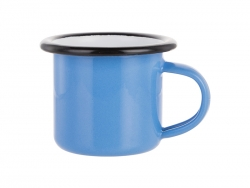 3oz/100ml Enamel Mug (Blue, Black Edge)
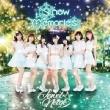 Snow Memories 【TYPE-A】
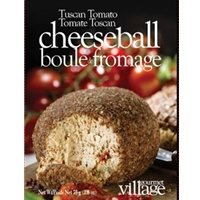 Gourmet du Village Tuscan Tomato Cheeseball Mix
************
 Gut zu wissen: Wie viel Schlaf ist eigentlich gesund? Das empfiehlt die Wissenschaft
************
Work instruction:
Every line above between the one containing "Snow Memories 【TYPE-A】" and the one containing "Gourmet du Village", those two included, is to be printed exactly. No pictures go into the copy.

Solution to the exercise:
 Snow Memories 【TYPE-A】
 Gourmet du Village Tuscan Tomato Cheeseball Mix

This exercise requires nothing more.